Nel 1994, durante la Conferenza dell'Onu sulla popolazione e lo sviluppo
del Cairo, la Santa Sede guidò il fronte contro gli Stati Uniti che
rivendicava l'accesso generale all'interruzione di gravidanza per il
controllo delle nascite. Gli attentati dell'11 settembre 2001
rappresentano un ulteriore spartiacque: la Santa Sede fu vicina
all'America colpita nel proprio cuore, ma condannò senza mezzi termini
la guerra in Iraq del 2003. Oggi si assiste ad un fase di distensione,
anche se pesa l'incognita delle prossime presidenziali, da cui
dipenderanno in gran parte le scelte politiche e strategiche della
potenza americana per i prossimi anni.
Il 29 febbraio scorso, incontrando la nuova ambasciatrice presso la
Santa Sede, Mary Ann Glendon, il papa ha invitato gli Usa a diventare
esempio per le nazioni più giovani nell’ordine sociale.
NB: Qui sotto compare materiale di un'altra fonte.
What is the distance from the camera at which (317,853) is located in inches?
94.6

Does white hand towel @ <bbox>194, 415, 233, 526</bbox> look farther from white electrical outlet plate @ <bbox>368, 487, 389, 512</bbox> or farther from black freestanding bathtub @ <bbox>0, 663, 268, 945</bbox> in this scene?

Oggi, aveva
detto, l’obiettivo della riconciliazione tra diversità, la visione
comune, la solidarietà dovuta alla maggiore interdipendenza tra i
popoli, sono alcune delle sfide che l’umanità deve affrontare. Ma è
certo che "il futuro dell’umanità non può dipendere solo da compromessi
politici". Per il pontefice è necessario un profondo consenso di base.
"Sono fiducioso che il vostro Paese, fondato sulla verità evidente che
il Creatore ha dotato ogni essere umano di alcuni diritti inalienabili –
spiegava il papa - continuerà a trovare nei principi della legge morale
comune" una "guida sicura per esercitare la sua leadership in seno alla
comunità internazionale". La richiesta è chiara: impegnarsi ad essere
guida "etica" nel consesso internazionale.